The Venture Brothers

I can NOT say enough positive things about The Venture Brothers. Its the only show on my DVR that is set to record new episodes AND repeats, its that good…

So what is “The Venture Brothers”? You ask? It is an homage to all that was campy in the 60’s and 70’s, and specifically, the animated series “Jonny Quest”. The series follows Dr. Thaddeus S. Venture (known as “Rusty” or as he called himself in college “TS Venture”) his two sons Dean and Hank, and their hyper-macho body guard Brock Samson (“The Swedish Murder Machine”.) The basic story is that Dr. Venture’s father was none other than the heroic, heart throb Dr. Jonas Venture, he can’t live up to his fathers legacy, but he tries his best. Dr. Venture is an emaciated rat faced little whiner with delusions of grandeur and a trust fund that just wont quit.

The show is loosely based on “Johnny Quest” as illustrated by these two images.

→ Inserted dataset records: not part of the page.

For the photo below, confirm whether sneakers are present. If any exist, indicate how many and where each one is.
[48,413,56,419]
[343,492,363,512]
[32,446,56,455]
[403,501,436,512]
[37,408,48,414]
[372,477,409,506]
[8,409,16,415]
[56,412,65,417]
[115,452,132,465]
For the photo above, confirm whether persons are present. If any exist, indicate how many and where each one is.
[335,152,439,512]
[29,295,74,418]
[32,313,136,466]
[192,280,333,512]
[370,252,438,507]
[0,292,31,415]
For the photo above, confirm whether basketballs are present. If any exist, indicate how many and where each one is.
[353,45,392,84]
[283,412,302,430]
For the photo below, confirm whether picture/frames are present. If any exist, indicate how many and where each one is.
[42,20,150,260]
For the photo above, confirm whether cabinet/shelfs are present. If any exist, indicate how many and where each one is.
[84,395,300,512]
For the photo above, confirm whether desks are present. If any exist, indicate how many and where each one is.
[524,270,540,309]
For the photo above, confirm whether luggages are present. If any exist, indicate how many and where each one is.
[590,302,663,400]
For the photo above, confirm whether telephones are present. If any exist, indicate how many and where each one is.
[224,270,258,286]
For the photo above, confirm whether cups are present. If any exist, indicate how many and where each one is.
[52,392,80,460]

VBJQComparisonI love Jonny Quests hair in that image, it looks like it must weigh 10 pounds. There are several episodes of The Venture Brothers that feature Jonny and Hadji, and the animators faithfully captured Jonny as a big haired meth addict; good stuff.

The Venture Brothers is what happens when you let smart, creative people get too far off leash, and its awesome. In the series Dr. Venture’s nemesis is “The Monarch” (as in butterfly). The Monarch has been authorized by the “Guild Of Calamitous Intent” to arch Dr. Venture, and of course The Monarch has henchmen to help him out with his arching tasks, so The Monarch’s henchmen are members of the henchmen’s guild. Brock Samson, the bodyguard, has been assigned to Dr. Venture by “The OSI” and has a license to kill, literally; he has a laminated license with his photo, in one episode Brocks license expires and he is required to get it renewed again before he can kill anyone.

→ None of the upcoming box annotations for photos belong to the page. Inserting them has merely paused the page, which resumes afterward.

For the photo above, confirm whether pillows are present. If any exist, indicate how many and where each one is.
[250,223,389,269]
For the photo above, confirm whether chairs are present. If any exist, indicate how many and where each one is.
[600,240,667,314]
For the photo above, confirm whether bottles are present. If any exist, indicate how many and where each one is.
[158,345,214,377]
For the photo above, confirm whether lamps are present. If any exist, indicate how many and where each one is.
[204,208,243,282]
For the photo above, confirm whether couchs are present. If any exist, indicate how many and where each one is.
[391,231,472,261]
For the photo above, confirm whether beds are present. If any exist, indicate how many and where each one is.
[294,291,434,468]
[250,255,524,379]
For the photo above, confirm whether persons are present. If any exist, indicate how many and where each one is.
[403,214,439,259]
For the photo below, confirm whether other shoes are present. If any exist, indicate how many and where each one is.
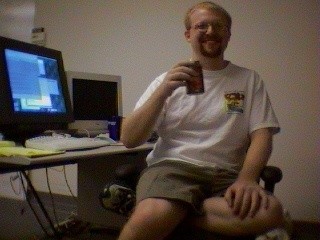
[97,178,137,218]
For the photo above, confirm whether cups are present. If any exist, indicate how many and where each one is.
[108,116,122,141]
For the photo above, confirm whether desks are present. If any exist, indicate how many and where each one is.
[0,140,153,240]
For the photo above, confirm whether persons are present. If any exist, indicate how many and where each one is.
[99,1,283,240]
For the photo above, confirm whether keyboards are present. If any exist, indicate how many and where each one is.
[24,135,110,151]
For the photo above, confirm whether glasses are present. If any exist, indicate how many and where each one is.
[190,24,230,33]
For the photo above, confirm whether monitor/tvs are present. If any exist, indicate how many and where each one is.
[64,70,123,137]
[0,36,75,142]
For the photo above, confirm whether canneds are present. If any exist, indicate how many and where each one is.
[185,60,204,94]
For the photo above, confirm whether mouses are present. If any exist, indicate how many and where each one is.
[95,135,116,144]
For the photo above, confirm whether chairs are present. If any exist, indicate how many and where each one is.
[113,162,283,193]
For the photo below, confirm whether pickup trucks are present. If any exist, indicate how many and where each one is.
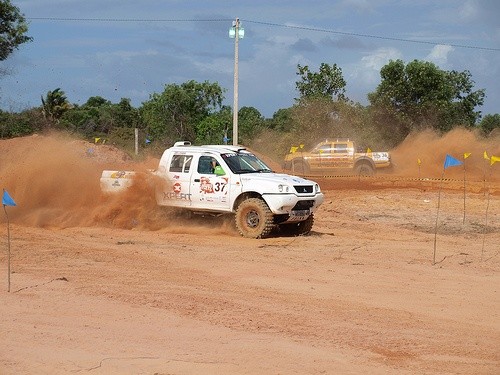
[284,138,391,183]
[99,141,325,239]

All in all, its a very funny show, full of subtle (and sometimes not so subtle) cultural references. The theme song and soundtrack for the series are excellent. The music is available on iTunes and is also included on a companion CD in the Blue-Ray product. Note that The Venture Brothers airs on Adult Swim, and as such, its a bit much for anyone under the age of 18.

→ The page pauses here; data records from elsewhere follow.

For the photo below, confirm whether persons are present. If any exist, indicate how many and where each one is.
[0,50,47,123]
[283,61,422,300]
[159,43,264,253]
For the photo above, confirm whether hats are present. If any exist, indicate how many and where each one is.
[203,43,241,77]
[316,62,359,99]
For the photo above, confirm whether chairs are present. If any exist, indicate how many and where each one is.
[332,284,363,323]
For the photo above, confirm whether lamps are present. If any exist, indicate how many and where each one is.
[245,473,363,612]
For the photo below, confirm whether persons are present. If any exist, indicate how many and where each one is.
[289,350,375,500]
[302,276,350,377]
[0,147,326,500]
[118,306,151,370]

And of course they have Venture Brothers ACTION FIGURES!!!!!


  1. I gotta watch that now that I have cable. Still gotta rig up the old DVR to record south park, so I'll grab this too while I'm in there.

  2. Yeah... It's good, but not as good as you make it out to be. Don,t misunderstand. I watch at least one episode everyday. It's a great show. But if it's a choice between Venture Bros. and American Dad, I'm watching American Dad.

  3. Well, I do love American Dad, but...
    American Dad is American Dad.
    Venture Brothers is on homage to something both funny and a little bit sad. When we were kids we never said, "Hey, lets play 'Johnny Quest' ", but really, its what we were doing. And we were imitating what? A scientist, his son, his son's 'friend' (Hadji was more of a pet) and his body guard doing things while bad guys tried to stop them.

    It was patently absurd, and we gobbled it up, like pigs at the trough, not able to get enough.

    The Venture Brothers takes that absurdity to a
    And has fun with it. They have cameo's of Jonny, Race, and even Hadji. And in fact, the main characters are all based on the Jonny Quest characters.

    And American Dad? It pokes fun at right wing, over the top zealots. Sure, thats funny, but a bit overdone.

  4. something both funny and a little bit sad

    JQ was neither funny or sad. Multiculturalism? United Nations? Ray Guns? Traveling around the world in a jet with your dog? Making the bad guy your Bee?

    It was cutting edge. What we wanted to be. Thats why we "played it" JQ was 1964. You saw it in reruns. It was the future. Pre 6 Million Dollar Man. Pre Star Trek.

    Hadji a pet? Again, I say it was 1964.

  5. Pat, it WAS funny and sad.
    I am not saying that the creators of JQ should be flogged; you are correct, they were merely giving the viewing public what they wanted. But that only makes it SADDER. JQ was representative of 1964 America, and thats what we expect our shows to be.

    In 1964 people WANTED to see the white guy with a pet kid from India? Apparently. Well, thats sad to me.

    And it was HUGELY absurd, which makes it funny in my book.